9.6 Arbitration. A Claimant’s compliance with the foregoing provisions of this Article IX is a mandatory prerequisite to a Claimant’s right to commence any arbitration proceeding with respect to any claim for benefits under this Plan.

 

ARTICLE X.

BENEFICIARY DESIGNATION

 

10.1 Beneficiary. Each Participant shall have the right, at any time, to designate his or her Beneficiary(ies) (both primary as well as contingent) to receive any benefits payable under the Plan to a beneficiary upon the death of a Participant. The Beneficiary designated under this Plan may be the same as or different from the Beneficiary designation under any other plan of an Employer in which the Participant participates.

 

10.2 Beneficiary Designation; Change; Spousal Consent. A Participant shall designate his or her Beneficiary by completing and signing the Beneficiary Designation Form, and returning it to the Committee or its designated agent. A Participant shall have the right to change a Beneficiary by completing, signing, and otherwise complying with the terms of the Beneficiary Designation Form and the Committee’s rules and procedures, as in effect from time to time. If the Participant names someone other than his or her spouse as a Beneficiary, a spousal consent, in the form designated by the Committee, must be signed by that Participant’s spouse and returned to the Committee. Upon the acceptance by the Committee of a new Beneficiary designation Form, all Beneficiary designations previously filed shall be cancelled. The Committee shall be entitled to rely on the last Beneficiary Designation Form filed by the Participant and accepted by the Committee prior to his or her death.
══════
→ **What to do**
A) According to the plan excerpt, who must sign a spousal consent when a Participant names someone other than his or her spouse as a Beneficiary?
B) Decide whether each statement agrees with the plan excerpt, answering yes or no and quoting the words that settle it: (i) A Participant may designate both primary and contingent Beneficiaries. (ii) The Beneficiary under this Plan must be the same as the Beneficiary under any other plan of an Employer. (iii) Earlier Beneficiary designations stay in effect after the Committee accepts a new Beneficiary Designation Form.
C) Write the next part of the plan excerpt, picking up after its final sentence.
The rows after the plan excerpt are not needed for anything here.
══════
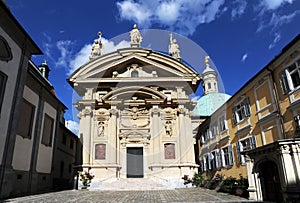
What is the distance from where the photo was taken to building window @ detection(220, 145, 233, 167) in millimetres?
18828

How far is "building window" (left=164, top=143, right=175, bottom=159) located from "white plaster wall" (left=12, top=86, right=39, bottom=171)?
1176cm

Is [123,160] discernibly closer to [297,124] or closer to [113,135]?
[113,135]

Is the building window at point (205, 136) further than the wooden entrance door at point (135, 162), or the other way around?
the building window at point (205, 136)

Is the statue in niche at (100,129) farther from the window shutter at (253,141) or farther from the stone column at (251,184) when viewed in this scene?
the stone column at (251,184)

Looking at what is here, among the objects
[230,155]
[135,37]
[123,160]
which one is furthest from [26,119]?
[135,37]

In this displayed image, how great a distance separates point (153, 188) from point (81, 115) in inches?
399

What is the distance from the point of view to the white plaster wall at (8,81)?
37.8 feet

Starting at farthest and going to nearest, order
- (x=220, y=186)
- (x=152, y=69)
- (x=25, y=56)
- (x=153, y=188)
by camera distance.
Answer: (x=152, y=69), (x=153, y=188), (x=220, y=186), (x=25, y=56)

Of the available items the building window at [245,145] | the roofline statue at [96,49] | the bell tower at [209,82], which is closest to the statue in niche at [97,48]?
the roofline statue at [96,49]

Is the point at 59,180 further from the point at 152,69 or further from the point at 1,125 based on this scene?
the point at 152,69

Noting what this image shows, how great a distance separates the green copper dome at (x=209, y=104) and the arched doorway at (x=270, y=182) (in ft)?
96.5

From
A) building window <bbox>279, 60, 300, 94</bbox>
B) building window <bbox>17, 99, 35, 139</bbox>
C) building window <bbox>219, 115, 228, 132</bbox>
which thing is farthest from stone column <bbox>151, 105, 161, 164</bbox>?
══════
→ **Results for each task**
A) The Participant's spouse must sign it.

B)
(i) Yes: "to designate his or her Beneficiary(ies) (both primary as well as contingent)"
(ii) No: "may be the same as or different from the Beneficiary designation under any other plan of an Employer"
(iii) No: "all Beneficiary designations previously filed shall be cancelled"

C)
 

10.3 Acknowledgement. No designation or change in designation of a Beneficiary shall be effective until received, accepted, and acknowledged in writing by the Committee or its designated agent.

 

10.4 No Beneficiary Designation. If a Participant fails to designate a Beneficiary as provided in Sections 10.1, 10.2, and 10.3 above or, if all designated Beneficiaries predecease the Participant or die prior to complete distribution of the Participant’s benefits, then the Participant’s spouse shall be the designated Beneficiary. If the Participant has no surviving spouse, the benefits remaining under the Plan shall be forfeited.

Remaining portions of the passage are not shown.